Mixed-Density Parameter

Stan model such as one below compiles and runs but it doesn’t produce the right density for the single parameter.


transformed data{
  vector[1000] x;
  for (i in 1:1000) {
    x[i] = normal_rng(0, 1);
  }
}
parameters{
  real y;
}
model {
  for (i in 1:1000) {
    if(x[i] > 0) {
      y ~ normal(10, 2);
    } else {
      y ~ gamma(3, 3);
    }
  }
}

Here is the density plot from Stan sampling.
Rplot.pdf (8.8 KB)

This is what is expected.
Rplot01.pdf (10.4 KB)

The problem seems to be that you specify that y only has one dimension (real y), thus when you run the the model with multiple iterations, you’ll get the sampling distribution of the singe value of y. The following code will replicate your undesired figure:

library(rstan)
options(mc.cores = parallel::detectCores())
rstan_options(auto_write = TRUE)
library(tidyverse)

mJeet <- stan_model("path_to_model/mJeet.stan")

fit <- sampling(mJeet,
                refresh = 1e5)

as.data.frame(fit, pars = "y") %>% 
  ggplot(aes(x = y)) + 
  geom_histogram(bins = 80)

undesired
By moving everything to the generating quantities block and correctly specifying the dimensions of y, you can obtain your desired distribution:


data {
  int N; // sample size
}

generated quantities{
  vector[N] x;
  vector[N] y;
  
  
for (i in 1:N) {
  x[i] = normal_rng(0,1);

    if(x[i] > 0) {
      y[i] = normal_rng(10,2);
    } else {
      y[i] = gamma_rng(3, 3);
    }
  }  
}

mDiscourse <- stan_model("path_to_model/mDiscourse.stan")

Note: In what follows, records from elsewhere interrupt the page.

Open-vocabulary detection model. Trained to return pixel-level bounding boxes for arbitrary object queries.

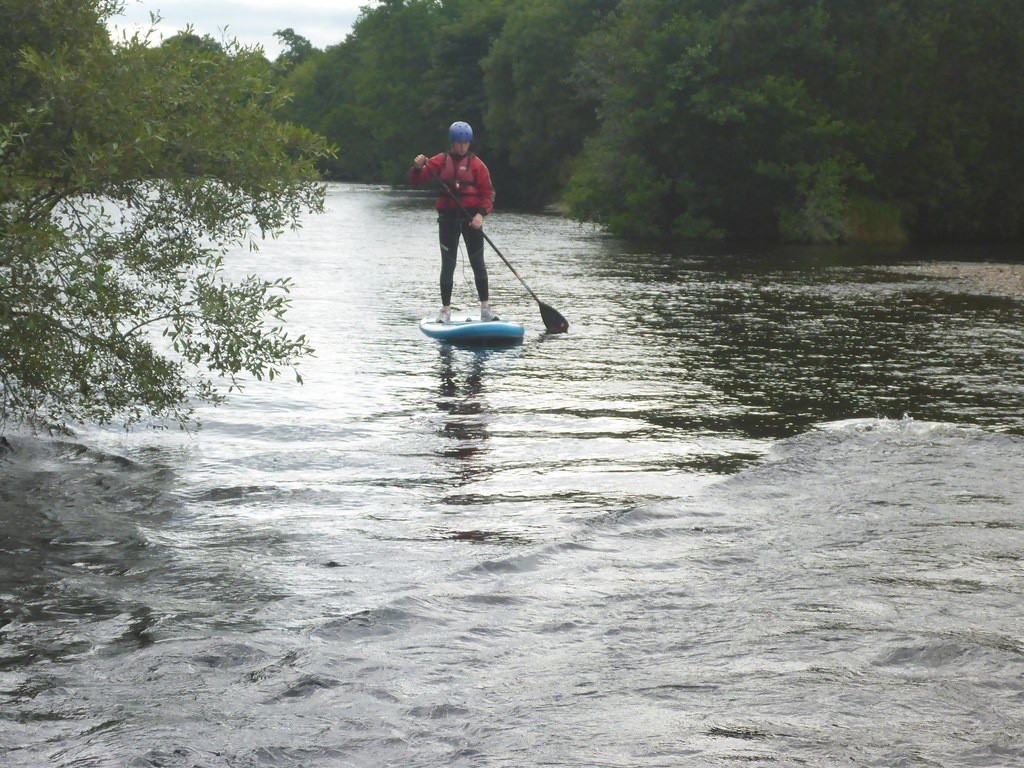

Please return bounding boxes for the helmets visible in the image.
[448,121,473,142]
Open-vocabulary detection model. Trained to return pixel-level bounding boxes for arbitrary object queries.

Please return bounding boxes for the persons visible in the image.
[409,121,501,323]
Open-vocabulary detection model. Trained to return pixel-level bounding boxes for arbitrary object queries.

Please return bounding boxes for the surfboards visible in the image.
[419,310,524,340]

fit <- sampling(mDiscourse,
                data = list(N = 1e3), 
                iter = 1,
                chains= 1,
                algorithm = "Fixed_param")

as.data.frame(fit, pars = "y") %>% 
  gather %>% 
  ggplot(aes(x = value)) + 
  geom_histogram(bins = 80)

1 Like

The question of being able to estimate a parameter with a mixture density is quite different from generate mixed-density data. Your code is doing the latter.

Sorry for the misunderstanding then… If you want to estimate y then you need to change two things in your model:

  • declare the parameter dimensions and set it to be higher then 0: real<lower = 0> y;

  • add to index on both y’s on the for loop in the model block.

data{
int N;
}

transformed data{
  vector[N] x;
  for (i in 1:N) {
    x[i] = normal_rng(0, 1);
  }
}
parameters{
  real<lower =0> y[N];
}
model {
  for (i in 1:N) {
    if(x[i] > 0) {
      y[i] ~ normal(10, 2);
    } else {
      y[i] ~ gamma(3, 3);
    }
  }
}

After fitting the model and looking at one of the sampled data sets, everything seems to in order.


dstan <- list(N=1e3)

fitJeet <- sampling(mJeet_fix, 
                    data = dstan, 
                    chain = 1)

dpred <- as.matrix(fitJeet, pars = "y") %>% 
 t() %>% as.data.frame()

colnames(dpred) <- 1:dstan$N

dpred %>% gather(rep, value, 1:dstan$N) %>%
  filter(rep == 1) %>% 
  ggplot(aes(x=value)) +
  geom_histogram(bins = 100)

desired

Not quite there yet. The above histogram isn’t the posterior density of single parameter.

I am not sure about what I am going to write, so take everything I say with a grain of salt.

I think what you are trying to achieve might not be possible in this stylized set-up. Because, you have 1000 values for x, and only 1 y, you are effectively averaging over the two distributions. You can think of it as: for x[1], y is drawn from the normal, for x[2], y is drawn (I know this is not how HMC/Stan works) from the gamma, and so forth. So the best guess for y is some kind of average over the normal(10,2) and the gamma(3,3) which gives you the Rplot.pdf.

If you want to have the nice separation of the distribution, you need to have the same amount of x's and ys. Just like @tiagocc wrote. Then for x[1], y[1] is always drawn from the normal, for x[2], y[2] is always drawn from the gamma, … As a result half of the y's will come from the normal and half will come from the gamma and you get the separate distributions in the histograms. The original stan model basically estimated the mean of the vector y with N elements.

In the spirit of what @stijn said, I am not totally sure this is the correct approach to your problem, but if the goal is to estimate a single parameter, I guess the solution would be to sample it from a finite mixture between the gamma and normal distributions you want, with a mixing proportion lambda

transformed data {
 real lambda = .5;  
}

parameters{
  real<lower = 0> y;
}

model {
  target += log_mix(lambda, 
                    normal_lpdf(y | 10, 2),
                    gamma_lpdf(y | 3, 3));
}

I define lambda as 0.5, since the cdf of the standard normal on 0 is \Phi(0) = 0.5, but you can still generate the samples from the standard normal and compute the ecdf at 0 on the transformed data block.

If you plot the posterior samples of y you’ll get something close to what I think you want.

The R code bellow will replicate the figture:

library(rstan)
options(mc.cores = parallel::detectCores())

fitJeet <- sampling(mix_jeet,
                    chains = 4,
                    iter = 10000, 
                    warmup = 2000,
                    control = list(adapt_delta = .99), 
                    seed = 132)

dfit <- as.data.frame(fitJeet, pars = "y")

library(ggplot2) 
ggplot(dfit, aes(x = y))+
  geom_histogram(bins = 100)

This is great, finally the question is settled.